À SIC, a associação sindical de juízes portugueses explicou que isto acontece por “não ter havido mais nenhum juiz com antiguidade que quisesse ir para ali”.

Pedro Santos Correia, o novo magistrado do Tribunal Central de Investigação e Ação Penal, passa diretamente da comarca de Celorico da Beira para um trabalho em exclusividade no processo BES.

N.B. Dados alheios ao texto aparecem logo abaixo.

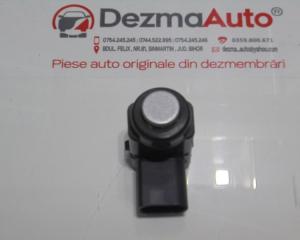 Senzor parcare bara spate, 3D0919275D, Vw Touran (1T1, 1T2) (id:288401)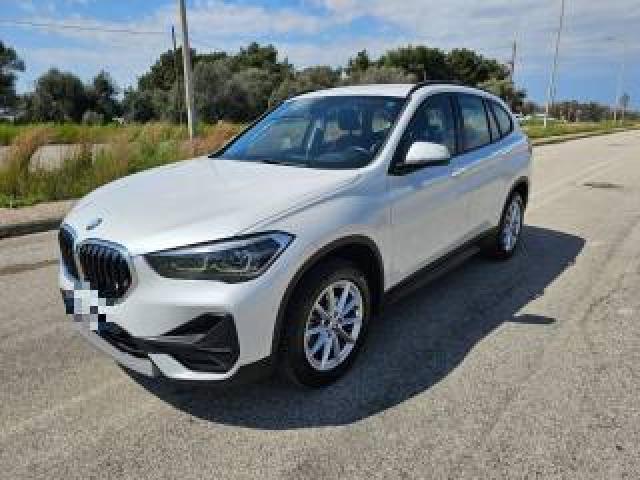Bmw X1 Sdrive 16d Business Advantage Sport Autovettura 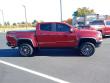 2019 Chevrolet Colorado ZR2 Truck Crew Cab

Terá quatro meses para conhecer um processo com 938 volumes, cerca de quatro terabytes de informação, ouvir centenas de testemunhas e decidir se leva ou não a julgamento Ricardo Salgado e outros 25 arguidos julgados pela queda do BES. Ivo Rosa considera a missão impossível.

Alvo de um processo disciplinar, que suspende a promoção ao Tribunal da Relação, Ivo Rosa foi substituído sem novo cargo para ocupar. Numa carta ao Conselho Superior da Magistratura, mostrou o desagrado.

"Na sequência do movimento judicial, deixei de ser juiz do Tribunal Central de Instrução Criminal e deixei de ter lugar em qualquer tribunal de primeira instância”.

O único processo com que vai continuar é o que ficou conhecido como a máfia do sangue. Isto porque, segundo a lei, o juiz que inicia o debate instrutório deve levá-lo até ao fim.

A 14 de junho deste ano, quando foi notificado dos fundamentos do processo disciplinar de que está a ser alvo, pediu para ser transferido para a Madeira, para o Juízo Central Criminal do Funchal, mas o requerimento ficou até agora sem resposta.